With no line left out, restate the data word for word.

Record extracts:
• • • • •

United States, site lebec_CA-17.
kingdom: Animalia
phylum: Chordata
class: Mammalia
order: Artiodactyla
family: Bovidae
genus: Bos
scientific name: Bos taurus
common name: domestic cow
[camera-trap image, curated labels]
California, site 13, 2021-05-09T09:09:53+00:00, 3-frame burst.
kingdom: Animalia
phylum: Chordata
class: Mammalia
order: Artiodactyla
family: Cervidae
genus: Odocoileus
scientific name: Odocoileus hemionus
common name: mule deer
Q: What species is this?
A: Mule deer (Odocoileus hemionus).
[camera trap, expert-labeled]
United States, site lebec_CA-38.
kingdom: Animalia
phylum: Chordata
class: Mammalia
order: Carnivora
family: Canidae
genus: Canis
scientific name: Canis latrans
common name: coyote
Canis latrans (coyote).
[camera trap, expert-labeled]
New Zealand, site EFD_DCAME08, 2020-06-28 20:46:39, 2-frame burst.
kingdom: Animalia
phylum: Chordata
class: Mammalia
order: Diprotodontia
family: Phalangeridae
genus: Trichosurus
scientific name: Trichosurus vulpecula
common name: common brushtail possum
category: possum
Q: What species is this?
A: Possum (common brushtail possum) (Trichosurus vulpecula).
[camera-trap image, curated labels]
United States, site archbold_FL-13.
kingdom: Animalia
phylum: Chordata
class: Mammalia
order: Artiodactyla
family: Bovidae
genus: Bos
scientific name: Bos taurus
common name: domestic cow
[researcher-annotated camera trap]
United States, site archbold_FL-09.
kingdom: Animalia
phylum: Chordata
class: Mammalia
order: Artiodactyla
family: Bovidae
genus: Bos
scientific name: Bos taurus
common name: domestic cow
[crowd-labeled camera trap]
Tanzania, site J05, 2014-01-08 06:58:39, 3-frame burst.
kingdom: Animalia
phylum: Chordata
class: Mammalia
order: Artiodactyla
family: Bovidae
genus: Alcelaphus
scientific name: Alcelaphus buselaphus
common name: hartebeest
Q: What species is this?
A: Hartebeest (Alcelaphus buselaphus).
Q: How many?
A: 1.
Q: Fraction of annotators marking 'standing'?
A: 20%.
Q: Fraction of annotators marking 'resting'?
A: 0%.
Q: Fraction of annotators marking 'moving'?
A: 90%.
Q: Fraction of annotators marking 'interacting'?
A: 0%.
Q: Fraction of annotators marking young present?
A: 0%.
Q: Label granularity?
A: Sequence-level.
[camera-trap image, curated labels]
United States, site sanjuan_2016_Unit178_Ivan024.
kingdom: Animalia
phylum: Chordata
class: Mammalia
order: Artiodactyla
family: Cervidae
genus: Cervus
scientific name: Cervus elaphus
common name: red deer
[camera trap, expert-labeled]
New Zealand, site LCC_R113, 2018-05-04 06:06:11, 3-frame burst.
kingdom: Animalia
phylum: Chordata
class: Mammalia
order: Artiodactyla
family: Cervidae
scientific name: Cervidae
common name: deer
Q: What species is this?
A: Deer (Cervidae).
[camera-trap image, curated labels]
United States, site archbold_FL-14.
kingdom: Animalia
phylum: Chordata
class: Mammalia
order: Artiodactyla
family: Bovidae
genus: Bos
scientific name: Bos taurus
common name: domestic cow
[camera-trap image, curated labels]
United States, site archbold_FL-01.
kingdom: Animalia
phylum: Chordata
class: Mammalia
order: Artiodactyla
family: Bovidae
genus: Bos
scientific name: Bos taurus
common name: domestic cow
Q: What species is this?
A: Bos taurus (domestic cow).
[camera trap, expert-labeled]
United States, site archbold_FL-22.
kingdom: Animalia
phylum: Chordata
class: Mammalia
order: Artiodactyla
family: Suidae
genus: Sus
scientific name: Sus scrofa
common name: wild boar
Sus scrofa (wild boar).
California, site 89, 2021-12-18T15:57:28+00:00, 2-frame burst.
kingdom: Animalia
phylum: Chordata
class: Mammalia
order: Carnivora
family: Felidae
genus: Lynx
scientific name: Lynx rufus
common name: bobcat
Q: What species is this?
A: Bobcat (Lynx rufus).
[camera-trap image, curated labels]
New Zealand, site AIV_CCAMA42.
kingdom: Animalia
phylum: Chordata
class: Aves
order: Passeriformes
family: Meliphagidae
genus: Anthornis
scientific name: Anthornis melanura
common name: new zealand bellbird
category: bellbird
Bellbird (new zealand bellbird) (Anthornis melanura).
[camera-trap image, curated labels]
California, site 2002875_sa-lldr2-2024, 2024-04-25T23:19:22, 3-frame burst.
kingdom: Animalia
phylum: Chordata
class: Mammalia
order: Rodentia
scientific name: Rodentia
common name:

• • • • •

Answer space:
United States, site lebec_CA-17.
kingdom: Animalia
phylum: Chordata
class: Mammalia
order: Artiodactyla
family: Bovidae
genus: Bos
scientific name: Bos taurus
common name: domestic cow
[camera-trap image, curated labels]
California, site 13, 2021-05-09T09:09:53+00:00, 3-frame burst.
kingdom: Animalia
phylum: Chordata
class: Mammalia
order: Artiodactyla
family: Cervidae
genus: Odocoileus
scientific name: Odocoileus hemionus
common name: mule deer
Q: What species is this?
A: Mule deer (Odocoileus hemionus).
[camera trap, expert-labeled]
United States, site lebec_CA-38.
kingdom: Animalia
phylum: Chordata
class: Mammalia
order: Carnivora
family: Canidae
genus: Canis
scientific name: Canis latrans
common name: coyote
Canis latrans (coyote).
[camera trap, expert-labeled]
New Zealand, site EFD_DCAME08, 2020-06-28 20:46:39, 2-frame burst.
kingdom: Animalia
phylum: Chordata
class: Mammalia
order: Diprotodontia
family: Phalangeridae
genus: Trichosurus
scientific name: Trichosurus vulpecula
common name: common brushtail possum
category: possum
Q: What species is this?
A: Possum (common brushtail possum) (Trichosurus vulpecula).
[camera-trap image, curated labels]
United States, site archbold_FL-13.
kingdom: Animalia
phylum: Chordata
class: Mammalia
order: Artiodactyla
family: Bovidae
genus: Bos
scientific name: Bos taurus
common name: domestic cow
[researcher-annotated camera trap]
United States, site archbold_FL-09.
kingdom: Animalia
phylum: Chordata
class: Mammalia
order: Artiodactyla
family: Bovidae
genus: Bos
scientific name: Bos taurus
common name: domestic cow
[crowd-labeled camera trap]
Tanzania, site J05, 2014-01-08 06:58:39, 3-frame burst.
kingdom: Animalia
phylum: Chordata
class: Mammalia
order: Artiodactyla
family: Bovidae
genus: Alcelaphus
scientific name: Alcelaphus buselaphus
common name: hartebeest
Q: What species is this?
A: Hartebeest (Alcelaphus buselaphus).
Q: How many?
A: 1.
Q: Fraction of annotators marking 'standing'?
A: 20%.
Q: Fraction of annotators marking 'resting'?
A: 0%.
Q: Fraction of annotators marking 'moving'?
A: 90%.
Q: Fraction of annotators marking 'interacting'?
A: 0%.
Q: Fraction of annotators marking young present?
A: 0%.
Q: Label granularity?
A: Sequence-level.
[camera-trap image, curated labels]
United States, site sanjuan_2016_Unit178_Ivan024.
kingdom: Animalia
phylum: Chordata
class: Mammalia
order: Artiodactyla
family: Cervidae
genus: Cervus
scientific name: Cervus elaphus
common name: red deer
[camera trap, expert-labeled]
New Zealand, site LCC_R113, 2018-05-04 06:06:11, 3-frame burst.
kingdom: Animalia
phylum: Chordata
class: Mammalia
order: Artiodactyla
family: Cervidae
scientific name: Cervidae
common name: deer
Q: What species is this?
A: Deer (Cervidae).
[camera-trap image, curated labels]
United States, site archbold_FL-14.
kingdom: Animalia
phylum: Chordata
class: Mammalia
order: Artiodactyla
family: Bovidae
genus: Bos
scientific name: Bos taurus
common name: domestic cow
[camera-trap image, curated labels]
United States, site archbold_FL-01.
kingdom: Animalia
phylum: Chordata
class: Mammalia
order: Artiodactyla
family: Bovidae
genus: Bos
scientific name: Bos taurus
common name: domestic cow
Q: What species is this?
A: Bos taurus (domestic cow).
[camera trap, expert-labeled]
United States, site archbold_FL-22.
kingdom: Animalia
phylum: Chordata
class: Mammalia
order: Artiodactyla
family: Suidae
genus: Sus
scientific name: Sus scrofa
common name: wild boar
Sus scrofa (wild boar).
California, site 89, 2021-12-18T15:57:28+00:00, 2-frame burst.
kingdom: Animalia
phylum: Chordata
class: Mammalia
order: Carnivora
family: Felidae
genus: Lynx
scientific name: Lynx rufus
common name: bobcat
Q: What species is this?
A: Bobcat (Lynx rufus).
[camera-trap image, curated labels]
New Zealand, site AIV_CCAMA42.
kingdom: Animalia
phylum: Chordata
class: Aves
order: Passeriformes
family: Meliphagidae
genus: Anthornis
scientific name: Anthornis melanura
common name: new zealand bellbird
category: bellbird
Bellbird (new zealand bellbird) (Anthornis melanura).
[camera-trap image, curated labels]
California, site 2002875_sa-lldr2-2024, 2024-04-25T23:19:22, 3-frame burst.
kingdom: Animalia
phylum: Chordata
class: Mammalia
order: Rodentia
scientific name: Rodentia
common name:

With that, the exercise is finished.